• [The problem] Once the pictures are removed, reproduce what is left of the data below exactly.

• [Dataset extract]
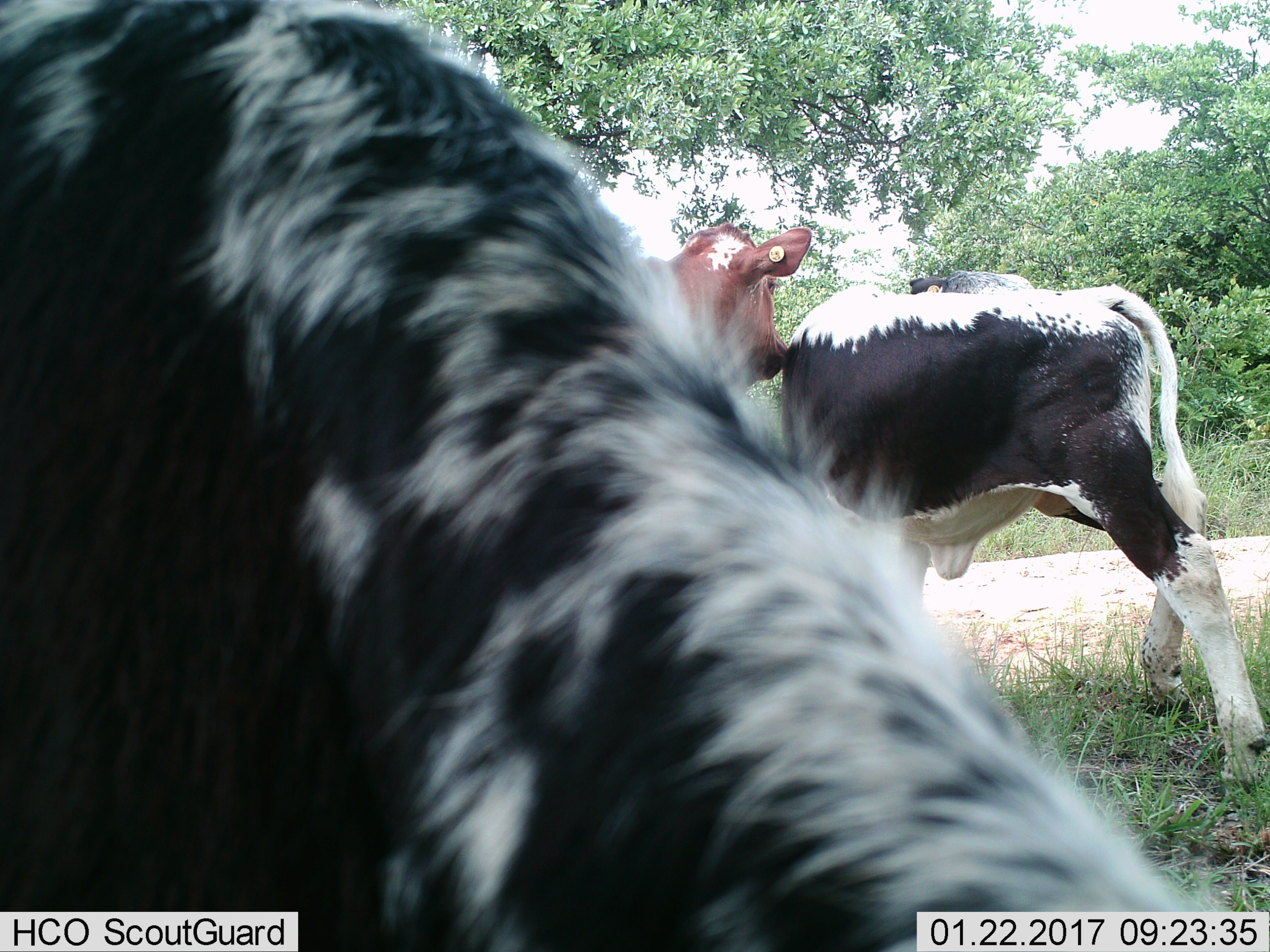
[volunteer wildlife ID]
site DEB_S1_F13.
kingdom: Animalia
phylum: Chordata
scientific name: Vertebrata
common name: domestic animal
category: domesticanimal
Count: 3.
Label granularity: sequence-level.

• [Task output]
[volunteer wildlife ID]
site DEB_S1_F13.
kingdom: Animalia
phylum: Chordata
scientific name: Vertebrata
common name: domestic animal
category: domesticanimal
Count: 3.
Label granularity: sequence-level.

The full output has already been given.